La scène se déroule entre 1933 et 1940 en plein cœur du village de Mascouche, au coin des rues Dupras et Sainte-Marie. C’est ici même qu’Ovila Patenaude tenait boucherie dans ce bâtiment appartenant à sa mère, Philomène Beauchamp. Cette dame était aussi la mère de Wilfrid A.-Bohémier qui a été gérant de la Caisse populaire de Mascouche durant de nombreuses années, secrétaire-trésorier de la municipalité ainsi que maire de Mascouche de 1962 à 1965.
Sur la murale, on aperçoit Almanzor Allard, charretier, chauffeur de taxi et livreur de malle de Mascouche, saluant de sa casquette les villageois passant par là. Parmi eux se trouve Gérard Mathieu, médecin de Mascouche de 1919 à 1951 et coroner du comté de l’Assomption; le curé Félix Poirier responsable de la paroisse de Mascouche de 1931 à 1937; Uldaric Corbeil, voisin arrière de la boucherie, qui a été élu plusieurs fois conseiller municipal, maire de Mascouche en plus d’avoir été propriétaire, avec son frère Calixte, du domaine seigneurial de Mascouche durant 50 ans jusqu’à sa vente en 1930; enfin, on reconnait Sœur Pierre-l’Ermite, entièrement dévouée aux tâches d’économe du couvent des Sœurs de la Providence de Mascouche de 1923 à 1947 et des travaux de la ferme que les religieuses possédaient au sortir du village.
En 1940, Wilfrid A. Bohémier, le demi-frère d’Ovila Patenaude notre boucher, tenait déjà une épicerie de l’autre côté du pont, face à l’église. Il a dû racheté la boucherie d’Ovila et sa résidence pour venir en aide à sa mère Philomène Beauchamp qui éprouvait alors de sérieuses difficultés financières. La famille a quitté Mascouche et Ovila est parti travailler à la Canada Packers de Montréal jusqu’à son décès en 1973.
En 1943, M. Bohémier a été nommé gérant de la nouvelle Caisse populaire de Mascouche laquelle a été déménagé à même son logement attenant à l’étal de boucher.
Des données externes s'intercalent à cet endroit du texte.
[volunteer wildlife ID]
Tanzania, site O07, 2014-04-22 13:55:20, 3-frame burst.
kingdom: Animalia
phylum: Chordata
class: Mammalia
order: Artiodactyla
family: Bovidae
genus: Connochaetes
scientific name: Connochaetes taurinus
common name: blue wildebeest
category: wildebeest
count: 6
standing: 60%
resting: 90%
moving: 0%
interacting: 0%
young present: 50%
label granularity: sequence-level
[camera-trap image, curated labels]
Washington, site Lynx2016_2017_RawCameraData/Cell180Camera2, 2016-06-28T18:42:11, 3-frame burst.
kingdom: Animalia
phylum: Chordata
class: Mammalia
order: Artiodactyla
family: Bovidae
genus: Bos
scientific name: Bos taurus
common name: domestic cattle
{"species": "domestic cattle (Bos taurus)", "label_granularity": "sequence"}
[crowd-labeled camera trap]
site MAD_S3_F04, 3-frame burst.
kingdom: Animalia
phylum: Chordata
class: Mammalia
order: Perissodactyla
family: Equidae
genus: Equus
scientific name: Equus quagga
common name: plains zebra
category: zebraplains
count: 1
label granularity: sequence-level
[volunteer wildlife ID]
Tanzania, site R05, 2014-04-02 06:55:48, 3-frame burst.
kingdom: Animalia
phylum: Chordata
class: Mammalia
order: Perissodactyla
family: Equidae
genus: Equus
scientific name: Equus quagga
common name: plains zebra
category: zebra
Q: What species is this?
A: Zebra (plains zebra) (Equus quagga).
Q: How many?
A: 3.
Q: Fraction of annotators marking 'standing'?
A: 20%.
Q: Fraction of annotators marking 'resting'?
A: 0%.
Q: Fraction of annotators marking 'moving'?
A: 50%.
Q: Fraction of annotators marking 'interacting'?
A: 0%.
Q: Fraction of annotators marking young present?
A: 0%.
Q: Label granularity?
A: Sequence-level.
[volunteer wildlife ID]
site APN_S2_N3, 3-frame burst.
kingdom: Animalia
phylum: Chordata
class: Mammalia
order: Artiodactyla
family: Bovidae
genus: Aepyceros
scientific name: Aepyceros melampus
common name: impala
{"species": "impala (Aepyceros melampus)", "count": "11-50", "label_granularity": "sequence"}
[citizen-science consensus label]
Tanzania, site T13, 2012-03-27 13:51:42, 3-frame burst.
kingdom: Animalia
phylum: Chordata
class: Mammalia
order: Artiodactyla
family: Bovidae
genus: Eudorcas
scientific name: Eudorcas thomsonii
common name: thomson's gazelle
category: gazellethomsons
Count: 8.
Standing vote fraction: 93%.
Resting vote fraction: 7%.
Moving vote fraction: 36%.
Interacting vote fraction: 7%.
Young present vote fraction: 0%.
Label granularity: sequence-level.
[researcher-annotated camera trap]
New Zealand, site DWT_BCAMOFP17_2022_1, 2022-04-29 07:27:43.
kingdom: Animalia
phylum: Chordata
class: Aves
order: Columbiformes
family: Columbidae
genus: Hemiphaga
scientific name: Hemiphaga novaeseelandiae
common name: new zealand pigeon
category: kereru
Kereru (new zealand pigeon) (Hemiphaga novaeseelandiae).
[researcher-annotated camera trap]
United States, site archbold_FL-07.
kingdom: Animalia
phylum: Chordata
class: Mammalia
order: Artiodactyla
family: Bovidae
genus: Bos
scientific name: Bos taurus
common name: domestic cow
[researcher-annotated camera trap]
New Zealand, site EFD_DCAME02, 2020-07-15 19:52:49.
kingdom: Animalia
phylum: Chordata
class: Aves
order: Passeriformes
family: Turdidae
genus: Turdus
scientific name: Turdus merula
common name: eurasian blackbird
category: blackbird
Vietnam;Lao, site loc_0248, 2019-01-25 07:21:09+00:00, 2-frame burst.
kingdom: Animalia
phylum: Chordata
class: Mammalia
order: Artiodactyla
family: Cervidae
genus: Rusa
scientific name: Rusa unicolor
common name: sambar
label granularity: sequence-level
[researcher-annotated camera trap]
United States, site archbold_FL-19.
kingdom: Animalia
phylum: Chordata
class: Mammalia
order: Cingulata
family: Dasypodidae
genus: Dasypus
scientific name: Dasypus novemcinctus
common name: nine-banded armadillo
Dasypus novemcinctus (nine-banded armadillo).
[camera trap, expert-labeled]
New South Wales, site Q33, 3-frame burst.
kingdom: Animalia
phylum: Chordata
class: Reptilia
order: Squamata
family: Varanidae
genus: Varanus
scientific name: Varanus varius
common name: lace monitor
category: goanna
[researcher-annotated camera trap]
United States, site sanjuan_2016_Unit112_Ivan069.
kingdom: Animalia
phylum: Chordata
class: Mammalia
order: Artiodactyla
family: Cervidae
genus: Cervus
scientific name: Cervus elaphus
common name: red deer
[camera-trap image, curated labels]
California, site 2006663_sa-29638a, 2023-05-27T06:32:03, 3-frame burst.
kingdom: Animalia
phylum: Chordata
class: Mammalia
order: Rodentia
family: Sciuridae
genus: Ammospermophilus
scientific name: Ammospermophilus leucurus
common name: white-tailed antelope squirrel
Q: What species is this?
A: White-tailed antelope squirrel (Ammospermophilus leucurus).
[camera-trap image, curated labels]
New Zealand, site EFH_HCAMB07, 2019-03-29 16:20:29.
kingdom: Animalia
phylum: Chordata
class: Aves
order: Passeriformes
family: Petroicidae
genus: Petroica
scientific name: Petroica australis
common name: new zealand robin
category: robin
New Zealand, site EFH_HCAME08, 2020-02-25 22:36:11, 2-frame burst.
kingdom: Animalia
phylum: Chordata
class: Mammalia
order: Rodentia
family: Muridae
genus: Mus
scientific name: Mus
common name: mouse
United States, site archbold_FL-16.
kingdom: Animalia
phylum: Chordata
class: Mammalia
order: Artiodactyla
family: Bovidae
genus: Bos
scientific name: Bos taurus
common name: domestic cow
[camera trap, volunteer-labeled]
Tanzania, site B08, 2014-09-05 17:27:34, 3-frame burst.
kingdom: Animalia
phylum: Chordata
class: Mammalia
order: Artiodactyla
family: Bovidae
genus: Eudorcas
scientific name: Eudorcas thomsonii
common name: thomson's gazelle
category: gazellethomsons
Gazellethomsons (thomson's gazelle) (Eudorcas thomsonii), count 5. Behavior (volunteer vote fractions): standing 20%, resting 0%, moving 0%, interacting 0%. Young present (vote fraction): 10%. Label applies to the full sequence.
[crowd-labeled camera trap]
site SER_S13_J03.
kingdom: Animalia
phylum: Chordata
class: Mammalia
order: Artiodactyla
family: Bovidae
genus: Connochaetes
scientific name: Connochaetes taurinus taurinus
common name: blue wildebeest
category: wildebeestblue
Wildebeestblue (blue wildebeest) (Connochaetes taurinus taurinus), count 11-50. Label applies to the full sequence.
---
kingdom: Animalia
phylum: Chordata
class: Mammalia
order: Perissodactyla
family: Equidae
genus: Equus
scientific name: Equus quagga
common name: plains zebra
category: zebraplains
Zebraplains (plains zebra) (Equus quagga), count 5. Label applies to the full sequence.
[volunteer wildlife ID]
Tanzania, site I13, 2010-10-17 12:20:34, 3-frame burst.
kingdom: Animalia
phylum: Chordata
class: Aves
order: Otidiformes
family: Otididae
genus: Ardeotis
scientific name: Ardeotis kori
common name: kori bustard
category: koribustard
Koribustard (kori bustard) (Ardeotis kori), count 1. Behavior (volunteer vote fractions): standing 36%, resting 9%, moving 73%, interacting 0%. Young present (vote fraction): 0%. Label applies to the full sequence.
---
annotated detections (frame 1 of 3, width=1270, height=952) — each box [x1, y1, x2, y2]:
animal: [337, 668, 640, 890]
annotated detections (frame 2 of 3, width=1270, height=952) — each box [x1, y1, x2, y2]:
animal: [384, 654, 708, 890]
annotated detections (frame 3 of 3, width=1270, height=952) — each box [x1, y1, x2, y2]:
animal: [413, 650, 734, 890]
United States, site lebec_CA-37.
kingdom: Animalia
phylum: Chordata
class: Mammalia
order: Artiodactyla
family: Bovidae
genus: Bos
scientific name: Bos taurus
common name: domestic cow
En 1946, le commerce et la résidence sont vendus à Arthur Janson, qui en exploite à son tour la boucherie. C’est lui qui aurait construit l’édifice actuel, peu après l’incendie de 1951. En 1954, Marcel Duval l’a acquis et va l’exploiter sous la bannière des marchés d’alimentation Richelieu. Vingt ans plus tard, en 1974, la forte croissance de l’entreprise nécessite un local moderne et plus grand; le marché a alors déménagé sur le chemin Saint-Henri.
Par un curieux hasard, le site de l’ancienne boucherie Patenaude a alors été racheté par Roland Chaput, un des petits-fils de Philomène Beauchamp, afin d’y exploiter un dépanneur, la Tabagie Roland. Loué et revendu à plusieurs reprises sous ce nom, le restaurant Pizza Maximum s’y est installé depuis la fin des années 1990 jusqu’à aujourd’hui.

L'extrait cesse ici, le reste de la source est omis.